- Instructions to follow
Pick up the forum discussion on wavefunction collapse where it stops and continue it.

- Article
****************************************
As you can see wavefunction collapse is a non-falsifiable theory which tells you a lot about it's validity.

Think about the following. QM is about probabilites; trying to predict what will happen, when there is a portfolio of possible outcomes. It was not until the birth of QM that reality was ascribed to a probability function. It's very convenient in practice to equate wave- function- generated probabilities as mental states -- your brain can carry knowledge of each outcome. Once you know the outcome, your knowledge collapses, hence the wave function collapses. -- via neural phenomena --. This is simple, and recognizes that probability is just that, probability, whether quantum or classical. Sir Rudolph Peierls was a strong proponent of this approach.

This approach, by no means precludes interference effects, or other odd quantum phenomena.

Regards,
Reilly Atkinson
 
  • #183
Anonym said:
Read E. Schrödinger, “THE PRESENT SITUATION IN QUANTUM MECHANICS”. When you will understand the significant difference between microscopic and macroscopic, we will continue the discussion.

Regards, Dany.

Very well, will come back later, thanks for directing me to a book that may satisfy my curiosity.
 
  • #184
Ableman said:
Very well, will come back later, thanks for directing me to a book that may satisfy my curiosity.

It is not a book. It is a paper, for example, in J.A. Wheeler and W.H.Zurek,”Quantum Theory and Measurement”, p.152 (1983). After it take G. Greenstein and A.G. Zajonc “The Quantum Challenge” Jones and Bartlett Pub., Sudbury MA. (1997).

Regards, Dany.
 
  • #185
Ableman said:
I think a thought experiment is adequate to answer this
I'll tell a story:)

A man was very depressed to the point he started believing he was dead. His family tried for weeks to convince him he was alive, but he kept saying "I'm dead". So they took him to an expert who explained to him and succeeded in convincing him that "dead men don't bleed". He believed it and kept repeating it to himself "Yes, dead men don't bleed. Yes, dead men don't bleed. .." At that moment the expert pierced him with a needle and he started to bleed. The hope was that the man will draw the obvious conclusion that he was alive. Instead, he shouted "Oh oh, I guess dead men do bleed!"​
There has never been any real evidence of any physical entity such as a wavefunction. None. A thought experiment can never be evidence for the existence of a physical entity such as a wavefunction.

There though the explanation is that when you put a detector on, it adds a random phase to the electron, which makes the interference pattern disappear, but to me that seems superfluous, because it would lead to very strange, though certainly not impossible results, if the pattern did not disappear).
The experiment I quoted to you disproves the idea that knowing where the electron passes collapses the wavefunction. The authors set out to measure the duration of the wavefunction collapse. The found no evidence of a wavefunction. They state as much in their results.

Well, first, I'd like to say that the interference pattern is real, I've done this experiment with light in my physics class. Also, I think we can all agree that light is quantized (though I spoke of electrons earlier, light should work just as well). Now, please imagine what would happen if the wavefunction does not collapse when you detect through which slit the photon passed.
****************************************
- Supplied material
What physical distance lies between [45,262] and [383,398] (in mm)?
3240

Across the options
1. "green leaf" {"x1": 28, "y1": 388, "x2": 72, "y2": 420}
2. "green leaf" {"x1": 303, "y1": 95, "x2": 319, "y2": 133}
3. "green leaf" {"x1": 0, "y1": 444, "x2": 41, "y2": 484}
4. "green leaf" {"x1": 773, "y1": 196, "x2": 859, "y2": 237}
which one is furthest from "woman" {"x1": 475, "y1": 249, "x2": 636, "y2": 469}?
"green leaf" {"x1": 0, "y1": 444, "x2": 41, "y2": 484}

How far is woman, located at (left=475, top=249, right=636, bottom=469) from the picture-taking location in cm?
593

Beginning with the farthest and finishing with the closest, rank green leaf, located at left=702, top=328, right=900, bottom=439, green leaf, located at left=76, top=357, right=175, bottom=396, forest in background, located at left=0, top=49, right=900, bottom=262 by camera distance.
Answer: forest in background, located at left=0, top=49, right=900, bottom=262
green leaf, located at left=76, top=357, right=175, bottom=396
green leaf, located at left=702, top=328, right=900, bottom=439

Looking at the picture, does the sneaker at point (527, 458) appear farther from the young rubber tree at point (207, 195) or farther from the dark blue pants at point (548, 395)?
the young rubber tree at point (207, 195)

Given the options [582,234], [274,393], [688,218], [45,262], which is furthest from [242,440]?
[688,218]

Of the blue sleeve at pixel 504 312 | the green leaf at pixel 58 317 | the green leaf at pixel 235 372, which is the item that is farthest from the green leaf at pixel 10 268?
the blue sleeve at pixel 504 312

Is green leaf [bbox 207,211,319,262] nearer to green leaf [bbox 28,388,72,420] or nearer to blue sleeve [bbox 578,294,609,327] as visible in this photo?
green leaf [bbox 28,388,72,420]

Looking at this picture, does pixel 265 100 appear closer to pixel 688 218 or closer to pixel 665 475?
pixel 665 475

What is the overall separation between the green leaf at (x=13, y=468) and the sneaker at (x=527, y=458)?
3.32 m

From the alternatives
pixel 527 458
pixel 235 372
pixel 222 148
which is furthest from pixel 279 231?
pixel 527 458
****************************************
- Reply
Which wavefunction. Show me an experiment that proved the existence of the wavefunction. Your question is similar to the guy in my story above explaining to the expert "Since I am dead and I bleed therefore dead men bleed".

You would get an interference pattern still. But once the electron is on the other side of the slits, they should have no effect on it. (This is one part where I could be wrong, but it seems it would be strange if a slit the electron never even interacted with could affect it).So, since the other slit never interacted with the photon, it would be very improbable that the interference pattern would emerge.
It is not strange, see this paper (http://docto.ipgp.jussieu.fr/IMG/pdf/Couder-Fort_PRL_2006.pdf) for a completely classical experiment experiment showing that double slit diffraction can occur even when the particle only passes through one slit. It is wrong to assume that the only way to have interference is through a probability amplitute wavefunction.

To resolve this you would need to allow one of three choices, as far as I can see. 1. The electron interacts somehow with the slit that it didn't go through.
If you read the article I quoted above, this seems to be the most likely scenario.
2. It is possible to build a sort of improbability machine that makes normally unlikely outcomes likely again. 3. The wavefunction collapses when you detect which position the object is in. I prefer the third one.
This makes no sense. Probability is an epistemological property not an ontological one. By definition, probability wavefunctions are never real "things".

Also, as I understand, you can't measure a wavefunction, it is just a mathematical convenience. Heisenberg had equally accurate results using matrices. We use the wavefunction because it is more familiar to most physicists.
EXACTLY! Then stop trying to explain "WHEN" or "HOW" the wavefunction collapses. Those are ontological questions which make no sense when dealing with epistemological issues like you just admitted. The mathematics works but it does not represent any real physical entity.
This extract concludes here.